Upacara Bakti Penangluk Merana Purnama Kalima di Pura Ulun Danu Batur
BANGLI, NusaBali
Sebagaimana namanya, Upacara Penangluk Merana atau biasa juga disebut dengan Nangluk Merana, secara niskala sebagai permohonan agar segala tanaman padi, palawija, dan segala tumbuhan palagantung dan lainnya bebas dari serangan hama penyakit.
Salah satu yang unik dari Upacara Bakti Nangluk Merana di Pura Ulun Danu Batur adalah penggunaan ‘damar kurung’ (sejenis lampion). Padahal secara umum, damar kurung digunakan dalam Upacara Ngaben atau juga disebut Upacara Atiwa-tiwa.
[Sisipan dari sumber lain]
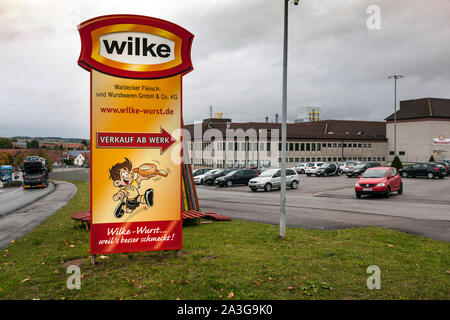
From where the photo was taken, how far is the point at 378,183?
21047 mm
Lantas apa makna penggunaan damar kurung dalam Upacara Nangluk Merana di Pura Ulun Danu Batur?
Panglingsir Pura Ulun Danu Batur Dane Jero Gede Kawan/Alitan, menjelaskan penggunaan damar kurung dalam Upacara Nangluk Merana di Pura Ulun Danu Batur, punya spirit yang relatif sama dengan damar kurung pada upacara ngaben, yakni sebagai sarana pamralina. Apa yang dipralina? Wabah sasab merana penyakit tanaman dan tumbuhan. “Karena itulah mengapa ada damar kurung,” ujar Dane Jero Gede Batur, Senin (14/11).
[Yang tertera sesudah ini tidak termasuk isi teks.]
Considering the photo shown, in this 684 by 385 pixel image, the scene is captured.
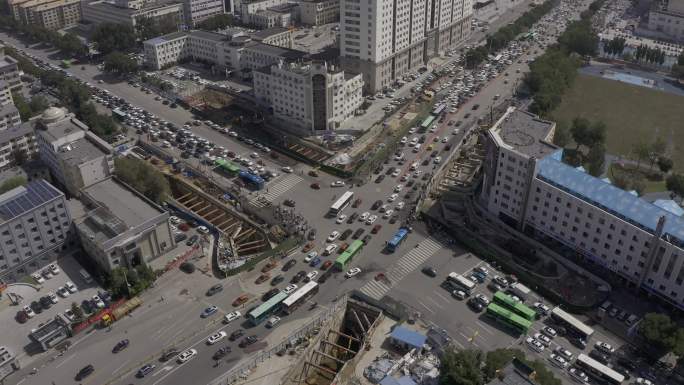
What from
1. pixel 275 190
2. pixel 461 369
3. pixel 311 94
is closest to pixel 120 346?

Namun hal ini tidak muncul begitu saja. Dituturkan Dane Jero Gede Batur, hal itu bersumber pada unduk susastra. Di antaranya Raja Purana Pura Ulun Danu Batur dan juga Lontar Usana Bali. Sesuai lontar Raja Purana Ulun Danu Batur dan Lontar Usana Bali, hal itu berpangkal hancurnya tanaman palawija berupa bawang putih dan bawang putih milik Ida Bethari Dewi Danu. Tanaman tersebut hancur, karena ulah seekor kuda. Kuda tersebut merupakan kuda tunggangan Ida Bethara Putranjaya dari Besakih. “Itulah awal mula kisahnya,” tutur Dane Jero Gede Batur.
Dikisahkan pada zaman dulu Ida Bethara Putranjaya bepergian ke Batur dengan menunggang kuda. Kedatangan Bethara Putranjaya ke Batur bertujuan menjengguk adindanya Ida Bethari Dewi Danu. Hanya saja saat tiba di Batur, Ida Bethara Putranjaya, tidak menemukan Ida Bethari Dewi Danu. Ketika itu, Ida Bethari Dewi Danu sedang berada di pelemahan demel (pondokan) bercocok tanam, bawang putih dan bawang merah.
Rupanya karena sudah suratan takdir, terjadi musibah. Kuda tunggangan Ida Bethara Putranjaya yang ditinggal empunya saat masuk ke jeroan puri, berulah. Kuda itu lepas dan liar terus mengganas menyerang kebun dan tanaman warga.Tegalan atau demel milik Ida Bethari Dewi Danu, tak luput dari serangan kuda milik Ida Bethara Putranjaya. Dampaknya fatal. Kebun bawang putih dan bawang merah, serta palawija milik Ida Bethari Dewi Danu hancur lebur. Hal itu mengakibatkan Ida Bethari Danu murka. Kuda tersebut dipastu, dikutuk mati.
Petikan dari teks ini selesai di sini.